**Problem details:**
Copy out the entries from the line containing "From this viewpoint, is" through the end of the entries, both ends included, with no pictures.

Spatial questions linked to pictures:
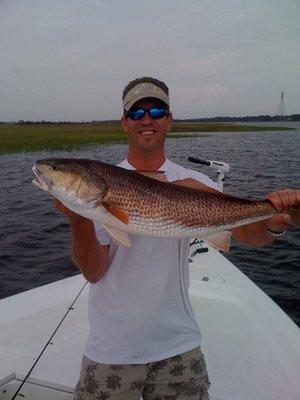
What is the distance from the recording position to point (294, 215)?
3223 millimetres

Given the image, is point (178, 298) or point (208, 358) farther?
point (208, 358)

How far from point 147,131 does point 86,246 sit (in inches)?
39.9

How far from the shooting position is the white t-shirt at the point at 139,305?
2.95m

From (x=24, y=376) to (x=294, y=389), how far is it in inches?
101

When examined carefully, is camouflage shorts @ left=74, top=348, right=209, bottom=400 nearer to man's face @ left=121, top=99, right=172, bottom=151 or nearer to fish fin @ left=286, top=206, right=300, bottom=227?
fish fin @ left=286, top=206, right=300, bottom=227

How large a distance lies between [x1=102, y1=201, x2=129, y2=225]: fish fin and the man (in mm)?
173

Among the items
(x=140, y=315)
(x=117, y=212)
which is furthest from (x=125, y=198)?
(x=140, y=315)

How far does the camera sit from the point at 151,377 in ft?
9.95

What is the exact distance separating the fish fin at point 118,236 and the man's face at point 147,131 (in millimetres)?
731

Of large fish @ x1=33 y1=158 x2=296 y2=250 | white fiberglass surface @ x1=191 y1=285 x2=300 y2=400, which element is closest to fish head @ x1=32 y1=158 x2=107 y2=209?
large fish @ x1=33 y1=158 x2=296 y2=250

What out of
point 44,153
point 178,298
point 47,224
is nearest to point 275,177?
point 47,224

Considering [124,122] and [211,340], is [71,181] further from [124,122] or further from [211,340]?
[211,340]

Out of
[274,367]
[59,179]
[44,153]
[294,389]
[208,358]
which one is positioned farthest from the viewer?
[44,153]

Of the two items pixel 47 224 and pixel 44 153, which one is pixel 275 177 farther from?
pixel 44 153
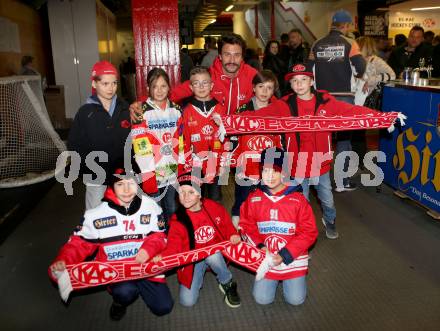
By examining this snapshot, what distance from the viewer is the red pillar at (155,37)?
4.90m

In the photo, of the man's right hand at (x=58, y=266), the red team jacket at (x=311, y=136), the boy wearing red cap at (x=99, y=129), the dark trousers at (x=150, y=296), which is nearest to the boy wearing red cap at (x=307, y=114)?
the red team jacket at (x=311, y=136)

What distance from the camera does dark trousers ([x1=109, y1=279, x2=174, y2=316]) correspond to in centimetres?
268

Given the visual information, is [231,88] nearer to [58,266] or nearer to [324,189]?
[324,189]

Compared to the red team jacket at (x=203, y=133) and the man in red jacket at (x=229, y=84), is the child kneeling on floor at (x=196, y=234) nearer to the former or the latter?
the red team jacket at (x=203, y=133)

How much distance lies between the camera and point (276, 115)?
3.41m

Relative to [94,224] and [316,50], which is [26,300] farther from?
[316,50]

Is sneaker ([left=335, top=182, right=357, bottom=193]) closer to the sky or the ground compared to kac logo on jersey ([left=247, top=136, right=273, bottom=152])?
closer to the ground

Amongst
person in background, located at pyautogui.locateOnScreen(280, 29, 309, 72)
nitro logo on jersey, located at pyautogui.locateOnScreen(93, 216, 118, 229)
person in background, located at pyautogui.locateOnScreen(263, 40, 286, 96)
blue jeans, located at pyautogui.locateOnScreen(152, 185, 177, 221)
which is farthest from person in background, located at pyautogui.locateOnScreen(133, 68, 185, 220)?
person in background, located at pyautogui.locateOnScreen(263, 40, 286, 96)

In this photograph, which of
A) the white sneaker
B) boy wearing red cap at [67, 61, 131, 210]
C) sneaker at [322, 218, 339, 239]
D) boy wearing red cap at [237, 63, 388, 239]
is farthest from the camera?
the white sneaker

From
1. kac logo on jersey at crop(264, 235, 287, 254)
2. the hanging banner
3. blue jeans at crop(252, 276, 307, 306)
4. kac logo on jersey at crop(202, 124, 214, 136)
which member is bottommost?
blue jeans at crop(252, 276, 307, 306)

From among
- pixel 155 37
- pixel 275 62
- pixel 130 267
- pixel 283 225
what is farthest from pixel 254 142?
pixel 275 62

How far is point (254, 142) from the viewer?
370 cm

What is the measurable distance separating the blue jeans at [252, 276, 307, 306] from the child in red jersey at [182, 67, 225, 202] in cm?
125

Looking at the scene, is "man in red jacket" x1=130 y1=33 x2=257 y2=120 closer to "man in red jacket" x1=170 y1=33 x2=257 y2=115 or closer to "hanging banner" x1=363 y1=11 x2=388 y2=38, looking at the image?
"man in red jacket" x1=170 y1=33 x2=257 y2=115
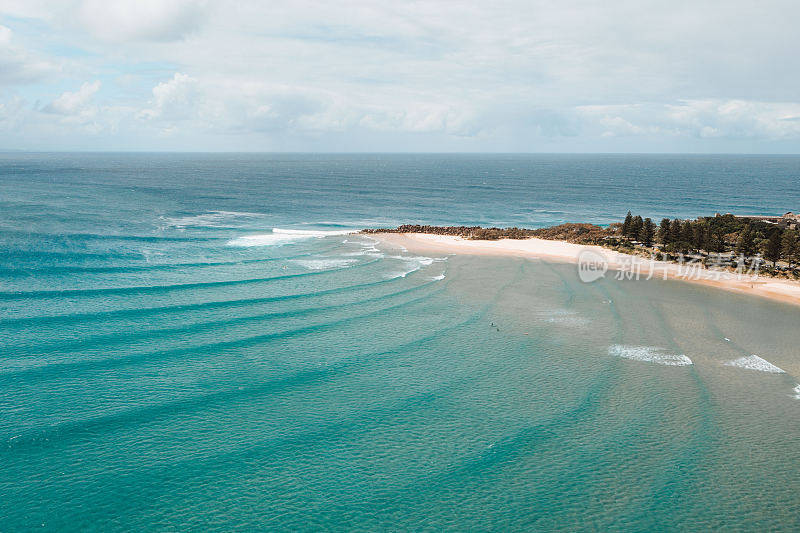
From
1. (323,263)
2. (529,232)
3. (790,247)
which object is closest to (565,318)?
(323,263)

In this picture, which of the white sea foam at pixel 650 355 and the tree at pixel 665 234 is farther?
the tree at pixel 665 234

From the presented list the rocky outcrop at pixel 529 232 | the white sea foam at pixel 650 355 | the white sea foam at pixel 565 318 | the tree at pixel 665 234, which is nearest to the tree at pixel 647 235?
the tree at pixel 665 234

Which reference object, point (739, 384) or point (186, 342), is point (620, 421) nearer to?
point (739, 384)

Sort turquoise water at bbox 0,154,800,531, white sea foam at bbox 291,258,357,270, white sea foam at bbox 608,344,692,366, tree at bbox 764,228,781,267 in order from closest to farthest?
turquoise water at bbox 0,154,800,531 → white sea foam at bbox 608,344,692,366 → tree at bbox 764,228,781,267 → white sea foam at bbox 291,258,357,270

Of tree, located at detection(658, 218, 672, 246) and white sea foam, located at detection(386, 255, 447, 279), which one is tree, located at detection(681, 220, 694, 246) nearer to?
tree, located at detection(658, 218, 672, 246)

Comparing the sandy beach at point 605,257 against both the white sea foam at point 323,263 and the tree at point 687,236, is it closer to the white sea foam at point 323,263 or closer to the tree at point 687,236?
the tree at point 687,236

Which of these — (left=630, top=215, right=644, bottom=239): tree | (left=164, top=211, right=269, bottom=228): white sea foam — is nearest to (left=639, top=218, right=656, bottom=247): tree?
(left=630, top=215, right=644, bottom=239): tree
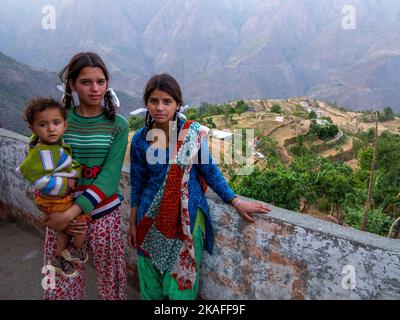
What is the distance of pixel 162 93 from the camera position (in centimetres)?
154

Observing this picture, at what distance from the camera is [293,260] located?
5.61 ft

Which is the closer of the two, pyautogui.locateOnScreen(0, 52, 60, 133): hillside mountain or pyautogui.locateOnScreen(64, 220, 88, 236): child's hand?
pyautogui.locateOnScreen(64, 220, 88, 236): child's hand

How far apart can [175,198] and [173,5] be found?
163591mm

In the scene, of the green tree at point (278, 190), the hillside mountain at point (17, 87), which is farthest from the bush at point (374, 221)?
the hillside mountain at point (17, 87)

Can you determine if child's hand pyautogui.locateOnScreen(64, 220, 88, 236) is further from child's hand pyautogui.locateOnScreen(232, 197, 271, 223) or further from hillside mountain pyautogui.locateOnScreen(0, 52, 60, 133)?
hillside mountain pyautogui.locateOnScreen(0, 52, 60, 133)

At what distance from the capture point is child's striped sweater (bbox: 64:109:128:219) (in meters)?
1.61

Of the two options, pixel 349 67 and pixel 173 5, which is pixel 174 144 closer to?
pixel 349 67

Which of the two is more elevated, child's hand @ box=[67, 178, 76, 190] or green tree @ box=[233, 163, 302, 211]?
child's hand @ box=[67, 178, 76, 190]

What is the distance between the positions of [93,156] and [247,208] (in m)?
0.81

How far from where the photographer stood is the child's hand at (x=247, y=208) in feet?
5.72

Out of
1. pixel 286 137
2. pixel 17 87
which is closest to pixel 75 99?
pixel 286 137

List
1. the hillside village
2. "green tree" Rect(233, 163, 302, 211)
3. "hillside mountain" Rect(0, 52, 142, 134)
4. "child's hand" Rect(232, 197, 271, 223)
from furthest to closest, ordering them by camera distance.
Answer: "hillside mountain" Rect(0, 52, 142, 134)
the hillside village
"green tree" Rect(233, 163, 302, 211)
"child's hand" Rect(232, 197, 271, 223)

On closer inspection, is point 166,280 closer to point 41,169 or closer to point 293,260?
point 293,260

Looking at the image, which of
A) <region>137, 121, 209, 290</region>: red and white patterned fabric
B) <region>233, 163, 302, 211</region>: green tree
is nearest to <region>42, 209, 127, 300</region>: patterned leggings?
<region>137, 121, 209, 290</region>: red and white patterned fabric
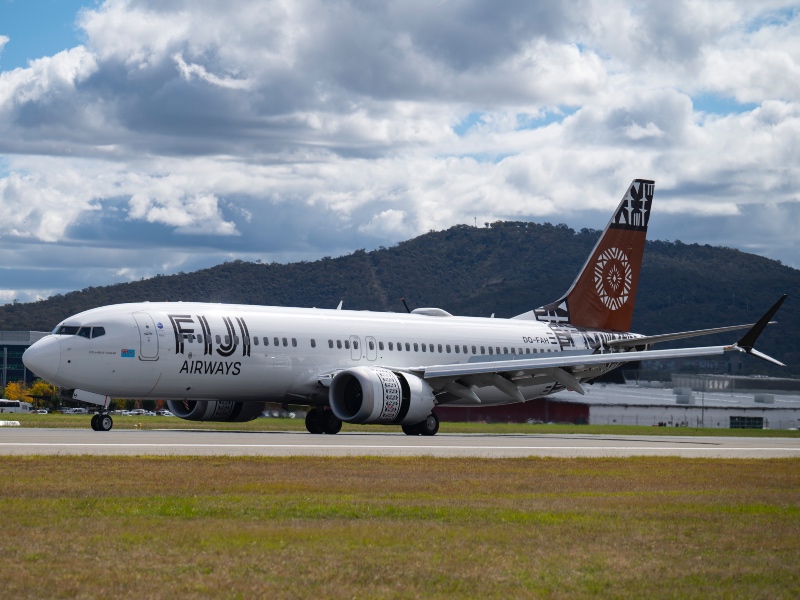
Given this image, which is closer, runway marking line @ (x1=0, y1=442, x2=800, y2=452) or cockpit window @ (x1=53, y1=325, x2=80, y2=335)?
runway marking line @ (x1=0, y1=442, x2=800, y2=452)

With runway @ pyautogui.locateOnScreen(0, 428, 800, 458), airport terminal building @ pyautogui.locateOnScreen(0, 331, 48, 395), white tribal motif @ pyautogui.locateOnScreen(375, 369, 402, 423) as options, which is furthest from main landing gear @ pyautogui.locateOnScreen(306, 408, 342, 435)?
airport terminal building @ pyautogui.locateOnScreen(0, 331, 48, 395)

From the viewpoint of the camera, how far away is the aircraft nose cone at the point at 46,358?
35.2 metres

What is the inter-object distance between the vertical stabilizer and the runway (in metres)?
13.4

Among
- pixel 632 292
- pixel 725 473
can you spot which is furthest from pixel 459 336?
pixel 725 473

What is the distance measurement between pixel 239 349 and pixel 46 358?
5944 millimetres

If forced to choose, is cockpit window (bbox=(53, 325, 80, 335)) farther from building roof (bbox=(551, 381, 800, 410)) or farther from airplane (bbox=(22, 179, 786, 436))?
building roof (bbox=(551, 381, 800, 410))

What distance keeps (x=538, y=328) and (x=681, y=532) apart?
34.9 metres

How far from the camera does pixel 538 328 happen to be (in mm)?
49156

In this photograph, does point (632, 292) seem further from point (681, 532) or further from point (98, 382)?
point (681, 532)

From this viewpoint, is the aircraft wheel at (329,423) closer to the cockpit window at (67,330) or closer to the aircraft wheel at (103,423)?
the aircraft wheel at (103,423)

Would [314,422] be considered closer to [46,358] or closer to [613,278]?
[46,358]

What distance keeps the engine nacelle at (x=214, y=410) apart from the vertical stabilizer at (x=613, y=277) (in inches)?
550

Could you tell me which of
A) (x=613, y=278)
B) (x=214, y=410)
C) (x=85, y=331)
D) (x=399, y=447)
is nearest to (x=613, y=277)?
(x=613, y=278)

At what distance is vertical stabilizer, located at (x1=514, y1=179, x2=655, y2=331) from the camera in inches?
2015
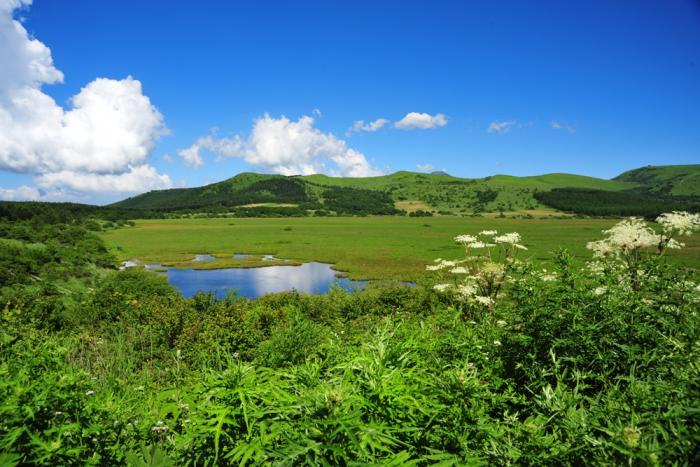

**Exercise output:**
From this viewpoint, is the aircraft wheel at (329,423) closer to the cockpit window at (67,330) or closer to the aircraft wheel at (103,423)?
the aircraft wheel at (103,423)

Would [314,422] be considered closer to [46,358] or closer to [613,278]?
[46,358]

What distance keeps the engine nacelle at (x=214, y=410) apart from the vertical stabilizer at (x=613, y=277) (in inches)?
550

Could you tell me which of
A) (x=613, y=278)
B) (x=214, y=410)
C) (x=85, y=331)
D) (x=399, y=447)
is nearest to (x=613, y=277)?
(x=613, y=278)

At what distance is vertical stabilizer, located at (x1=514, y1=179, x2=655, y2=331) from the camera in inches?
2015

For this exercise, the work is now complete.